PROBLEM:
Give the line with "dog wearing pink" again, along with every line below it to the end of the records, word for word.

INPUT RECORDS:
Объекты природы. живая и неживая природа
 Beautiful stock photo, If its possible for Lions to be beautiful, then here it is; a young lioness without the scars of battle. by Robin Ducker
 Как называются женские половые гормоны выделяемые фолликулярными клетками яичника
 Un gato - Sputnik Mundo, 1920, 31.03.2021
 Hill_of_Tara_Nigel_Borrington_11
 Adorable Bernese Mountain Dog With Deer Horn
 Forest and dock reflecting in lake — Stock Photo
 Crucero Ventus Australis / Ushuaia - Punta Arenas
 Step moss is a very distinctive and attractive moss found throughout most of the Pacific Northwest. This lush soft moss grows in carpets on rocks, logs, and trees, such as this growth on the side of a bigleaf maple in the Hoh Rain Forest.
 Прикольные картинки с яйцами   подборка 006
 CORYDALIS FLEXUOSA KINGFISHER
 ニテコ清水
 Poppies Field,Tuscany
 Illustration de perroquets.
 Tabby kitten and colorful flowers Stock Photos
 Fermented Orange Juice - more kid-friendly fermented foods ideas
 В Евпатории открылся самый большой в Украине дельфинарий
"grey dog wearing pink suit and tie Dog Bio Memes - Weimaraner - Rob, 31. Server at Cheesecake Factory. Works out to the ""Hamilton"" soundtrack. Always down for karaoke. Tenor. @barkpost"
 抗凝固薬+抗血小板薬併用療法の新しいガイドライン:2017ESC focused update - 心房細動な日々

OUTPUT BELOW:
"grey dog wearing pink suit and tie Dog Bio Memes - Weimaraner - Rob, 31. Server at Cheesecake Factory. Works out to the ""Hamilton"" soundtrack. Always down for karaoke. Tenor. @barkpost"
 抗凝固薬+抗血小板薬併用療法の新しいガイドライン:2017ESC focused update - 心房細動な日々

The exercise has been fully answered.